▶ **Written exercise**
Copy out the records word for word, starting at the line that contains "By looking at the" and ending with the last line of the records.

[Excerpts from spatial question data]
[start]
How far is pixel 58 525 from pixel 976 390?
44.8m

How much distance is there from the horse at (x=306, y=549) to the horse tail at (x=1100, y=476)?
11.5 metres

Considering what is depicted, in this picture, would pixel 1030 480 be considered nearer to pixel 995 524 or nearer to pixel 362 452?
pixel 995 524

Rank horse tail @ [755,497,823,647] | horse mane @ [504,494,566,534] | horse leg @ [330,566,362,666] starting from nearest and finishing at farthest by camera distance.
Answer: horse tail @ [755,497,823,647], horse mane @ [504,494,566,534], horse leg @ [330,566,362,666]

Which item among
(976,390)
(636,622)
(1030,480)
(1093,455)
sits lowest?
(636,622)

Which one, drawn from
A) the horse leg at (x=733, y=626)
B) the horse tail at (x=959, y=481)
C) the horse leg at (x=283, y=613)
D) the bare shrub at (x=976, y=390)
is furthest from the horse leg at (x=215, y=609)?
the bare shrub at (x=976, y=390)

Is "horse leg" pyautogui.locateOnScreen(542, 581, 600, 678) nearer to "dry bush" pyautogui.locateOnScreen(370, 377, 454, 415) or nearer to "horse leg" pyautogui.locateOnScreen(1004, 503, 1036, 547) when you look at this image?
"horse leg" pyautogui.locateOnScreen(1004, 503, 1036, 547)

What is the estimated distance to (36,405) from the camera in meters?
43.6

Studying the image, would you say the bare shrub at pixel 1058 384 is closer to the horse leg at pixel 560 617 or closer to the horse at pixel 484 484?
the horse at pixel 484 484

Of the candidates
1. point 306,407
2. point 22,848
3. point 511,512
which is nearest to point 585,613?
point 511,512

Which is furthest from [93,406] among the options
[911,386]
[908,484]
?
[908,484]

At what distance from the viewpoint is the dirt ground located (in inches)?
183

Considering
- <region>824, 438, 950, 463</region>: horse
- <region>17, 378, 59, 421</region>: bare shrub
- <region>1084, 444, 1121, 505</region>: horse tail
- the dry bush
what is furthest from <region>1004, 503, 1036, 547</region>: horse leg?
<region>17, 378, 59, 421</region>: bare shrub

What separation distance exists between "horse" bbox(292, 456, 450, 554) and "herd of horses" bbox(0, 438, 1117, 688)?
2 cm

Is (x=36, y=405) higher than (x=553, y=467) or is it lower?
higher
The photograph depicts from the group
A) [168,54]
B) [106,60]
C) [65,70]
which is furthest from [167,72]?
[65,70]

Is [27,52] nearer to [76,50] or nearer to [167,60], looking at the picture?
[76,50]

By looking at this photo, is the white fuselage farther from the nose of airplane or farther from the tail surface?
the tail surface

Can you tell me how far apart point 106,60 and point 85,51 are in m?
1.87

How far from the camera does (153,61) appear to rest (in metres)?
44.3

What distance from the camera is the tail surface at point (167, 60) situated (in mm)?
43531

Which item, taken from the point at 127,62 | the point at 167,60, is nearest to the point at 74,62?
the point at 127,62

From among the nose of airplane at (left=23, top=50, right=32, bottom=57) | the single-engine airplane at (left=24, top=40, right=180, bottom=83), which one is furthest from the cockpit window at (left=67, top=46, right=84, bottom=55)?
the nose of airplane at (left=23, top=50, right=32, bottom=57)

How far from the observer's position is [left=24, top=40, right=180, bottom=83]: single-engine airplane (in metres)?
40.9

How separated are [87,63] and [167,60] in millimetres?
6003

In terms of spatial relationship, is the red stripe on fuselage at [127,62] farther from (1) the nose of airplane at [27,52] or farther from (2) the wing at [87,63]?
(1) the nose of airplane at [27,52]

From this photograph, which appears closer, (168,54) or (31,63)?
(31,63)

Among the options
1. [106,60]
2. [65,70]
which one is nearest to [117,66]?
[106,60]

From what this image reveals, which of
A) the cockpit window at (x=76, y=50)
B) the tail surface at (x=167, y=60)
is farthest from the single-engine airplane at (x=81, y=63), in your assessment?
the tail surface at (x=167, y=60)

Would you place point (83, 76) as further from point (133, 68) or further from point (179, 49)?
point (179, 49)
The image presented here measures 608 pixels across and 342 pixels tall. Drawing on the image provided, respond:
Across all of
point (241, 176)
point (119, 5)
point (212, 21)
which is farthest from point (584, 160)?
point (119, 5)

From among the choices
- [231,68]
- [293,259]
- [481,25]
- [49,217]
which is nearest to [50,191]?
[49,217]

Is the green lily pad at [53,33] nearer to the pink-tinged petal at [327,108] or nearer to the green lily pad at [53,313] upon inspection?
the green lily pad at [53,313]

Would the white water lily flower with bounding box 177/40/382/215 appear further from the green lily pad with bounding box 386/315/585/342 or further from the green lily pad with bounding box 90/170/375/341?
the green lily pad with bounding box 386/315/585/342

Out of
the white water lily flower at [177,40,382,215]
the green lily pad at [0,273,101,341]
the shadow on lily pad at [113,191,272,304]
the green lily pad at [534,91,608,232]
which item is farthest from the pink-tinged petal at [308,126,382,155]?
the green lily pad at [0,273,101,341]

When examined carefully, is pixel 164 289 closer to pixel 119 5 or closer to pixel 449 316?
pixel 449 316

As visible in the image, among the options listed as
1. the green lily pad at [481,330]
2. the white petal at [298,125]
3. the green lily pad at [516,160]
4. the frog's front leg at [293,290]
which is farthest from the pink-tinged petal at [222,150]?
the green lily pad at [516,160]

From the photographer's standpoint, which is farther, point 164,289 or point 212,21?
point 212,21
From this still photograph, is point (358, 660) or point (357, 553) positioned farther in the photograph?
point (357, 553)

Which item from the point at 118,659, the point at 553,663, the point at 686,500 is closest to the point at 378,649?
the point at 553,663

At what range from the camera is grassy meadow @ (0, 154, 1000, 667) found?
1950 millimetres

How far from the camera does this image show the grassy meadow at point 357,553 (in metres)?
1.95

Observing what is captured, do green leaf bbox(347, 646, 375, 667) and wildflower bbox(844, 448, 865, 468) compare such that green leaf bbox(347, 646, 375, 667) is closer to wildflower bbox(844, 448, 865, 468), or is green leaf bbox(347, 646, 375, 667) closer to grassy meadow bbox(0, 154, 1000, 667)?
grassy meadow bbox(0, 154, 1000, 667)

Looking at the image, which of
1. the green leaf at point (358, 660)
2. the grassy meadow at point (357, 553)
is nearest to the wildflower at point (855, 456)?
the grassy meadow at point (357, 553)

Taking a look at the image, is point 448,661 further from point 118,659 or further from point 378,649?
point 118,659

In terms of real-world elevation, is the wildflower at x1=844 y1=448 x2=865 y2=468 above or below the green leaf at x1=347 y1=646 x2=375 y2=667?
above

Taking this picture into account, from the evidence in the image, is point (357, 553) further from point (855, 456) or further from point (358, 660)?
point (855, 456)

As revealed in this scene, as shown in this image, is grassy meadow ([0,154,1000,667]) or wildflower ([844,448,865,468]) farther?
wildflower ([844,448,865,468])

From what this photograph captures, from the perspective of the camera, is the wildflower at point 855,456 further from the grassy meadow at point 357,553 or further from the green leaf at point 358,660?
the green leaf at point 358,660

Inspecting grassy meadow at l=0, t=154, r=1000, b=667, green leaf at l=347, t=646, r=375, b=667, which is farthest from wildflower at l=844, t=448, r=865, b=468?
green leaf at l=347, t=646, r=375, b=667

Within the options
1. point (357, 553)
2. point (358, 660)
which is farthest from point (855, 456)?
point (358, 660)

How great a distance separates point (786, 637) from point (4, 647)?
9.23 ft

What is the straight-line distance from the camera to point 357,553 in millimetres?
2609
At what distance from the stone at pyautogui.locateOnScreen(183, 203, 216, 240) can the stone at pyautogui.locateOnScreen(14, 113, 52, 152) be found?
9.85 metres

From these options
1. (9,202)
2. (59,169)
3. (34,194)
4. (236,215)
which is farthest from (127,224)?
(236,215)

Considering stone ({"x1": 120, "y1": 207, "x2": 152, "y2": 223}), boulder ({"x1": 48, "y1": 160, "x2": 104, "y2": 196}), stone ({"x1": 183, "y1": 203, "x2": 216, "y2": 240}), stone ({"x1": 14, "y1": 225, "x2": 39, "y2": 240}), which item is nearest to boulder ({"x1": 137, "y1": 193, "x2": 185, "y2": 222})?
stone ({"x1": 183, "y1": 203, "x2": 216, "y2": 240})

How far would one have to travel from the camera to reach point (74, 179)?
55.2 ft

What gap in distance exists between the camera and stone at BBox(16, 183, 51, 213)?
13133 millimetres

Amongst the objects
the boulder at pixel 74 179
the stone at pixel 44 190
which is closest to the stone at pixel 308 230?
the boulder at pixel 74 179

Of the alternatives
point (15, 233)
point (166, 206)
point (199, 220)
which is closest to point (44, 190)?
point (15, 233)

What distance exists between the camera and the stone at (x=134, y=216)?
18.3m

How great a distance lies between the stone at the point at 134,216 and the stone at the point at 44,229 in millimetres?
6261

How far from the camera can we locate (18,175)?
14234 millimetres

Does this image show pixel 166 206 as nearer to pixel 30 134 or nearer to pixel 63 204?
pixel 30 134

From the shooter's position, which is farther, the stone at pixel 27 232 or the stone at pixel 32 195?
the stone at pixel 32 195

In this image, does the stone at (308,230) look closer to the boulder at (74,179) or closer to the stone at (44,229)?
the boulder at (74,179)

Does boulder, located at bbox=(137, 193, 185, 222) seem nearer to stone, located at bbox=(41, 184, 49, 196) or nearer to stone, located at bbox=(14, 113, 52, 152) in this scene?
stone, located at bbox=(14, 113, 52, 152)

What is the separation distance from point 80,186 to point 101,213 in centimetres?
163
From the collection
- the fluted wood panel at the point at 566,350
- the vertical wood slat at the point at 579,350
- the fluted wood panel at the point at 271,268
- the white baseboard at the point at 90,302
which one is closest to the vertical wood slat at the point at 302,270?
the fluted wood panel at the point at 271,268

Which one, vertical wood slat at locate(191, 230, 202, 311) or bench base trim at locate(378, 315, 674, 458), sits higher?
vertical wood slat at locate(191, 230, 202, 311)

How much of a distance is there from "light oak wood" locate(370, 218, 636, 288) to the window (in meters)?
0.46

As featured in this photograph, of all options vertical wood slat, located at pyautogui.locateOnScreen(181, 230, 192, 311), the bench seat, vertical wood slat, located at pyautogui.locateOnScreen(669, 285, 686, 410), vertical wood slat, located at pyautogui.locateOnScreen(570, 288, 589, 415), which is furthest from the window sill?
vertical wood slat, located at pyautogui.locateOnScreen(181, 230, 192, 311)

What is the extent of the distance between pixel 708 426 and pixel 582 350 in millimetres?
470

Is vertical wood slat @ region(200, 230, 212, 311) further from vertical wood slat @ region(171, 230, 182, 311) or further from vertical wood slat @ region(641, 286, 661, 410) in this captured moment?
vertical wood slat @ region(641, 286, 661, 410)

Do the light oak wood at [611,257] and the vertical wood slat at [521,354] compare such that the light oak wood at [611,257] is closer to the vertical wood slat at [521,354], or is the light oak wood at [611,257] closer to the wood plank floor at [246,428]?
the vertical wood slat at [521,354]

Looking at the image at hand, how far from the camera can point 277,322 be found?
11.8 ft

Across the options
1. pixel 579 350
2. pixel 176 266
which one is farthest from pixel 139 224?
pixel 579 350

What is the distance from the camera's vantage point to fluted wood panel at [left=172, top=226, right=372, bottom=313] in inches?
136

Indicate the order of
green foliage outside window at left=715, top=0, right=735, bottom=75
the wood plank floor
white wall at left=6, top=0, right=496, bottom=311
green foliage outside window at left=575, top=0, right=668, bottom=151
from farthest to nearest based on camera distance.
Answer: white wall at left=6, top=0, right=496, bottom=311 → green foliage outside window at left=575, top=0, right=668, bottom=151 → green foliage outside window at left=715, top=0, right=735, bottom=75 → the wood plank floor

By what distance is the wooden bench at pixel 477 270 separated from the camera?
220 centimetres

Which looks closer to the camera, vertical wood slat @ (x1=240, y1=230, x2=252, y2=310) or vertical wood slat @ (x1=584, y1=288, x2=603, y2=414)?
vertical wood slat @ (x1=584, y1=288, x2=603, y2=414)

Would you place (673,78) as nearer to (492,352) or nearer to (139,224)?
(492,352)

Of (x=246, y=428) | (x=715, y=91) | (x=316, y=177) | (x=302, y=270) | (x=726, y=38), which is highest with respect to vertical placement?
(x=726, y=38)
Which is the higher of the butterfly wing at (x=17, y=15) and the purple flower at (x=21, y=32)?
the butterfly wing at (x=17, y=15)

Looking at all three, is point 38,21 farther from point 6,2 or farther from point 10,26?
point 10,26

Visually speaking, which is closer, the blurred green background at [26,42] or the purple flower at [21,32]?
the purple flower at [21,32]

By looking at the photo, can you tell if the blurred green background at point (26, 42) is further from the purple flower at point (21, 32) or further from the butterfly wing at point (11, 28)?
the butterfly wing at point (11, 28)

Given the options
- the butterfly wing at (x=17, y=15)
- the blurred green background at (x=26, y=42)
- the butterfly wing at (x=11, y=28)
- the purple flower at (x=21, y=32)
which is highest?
[end]
▶ **In response**
By looking at the photo, can you tell if the blurred green background at point (26, 42) is further from the purple flower at point (21, 32) or further from the butterfly wing at point (11, 28)?
the butterfly wing at point (11, 28)

Given the options
- the butterfly wing at (x=17, y=15)
- the blurred green background at (x=26, y=42)
- the butterfly wing at (x=11, y=28)
- the purple flower at (x=21, y=32)
which is highest?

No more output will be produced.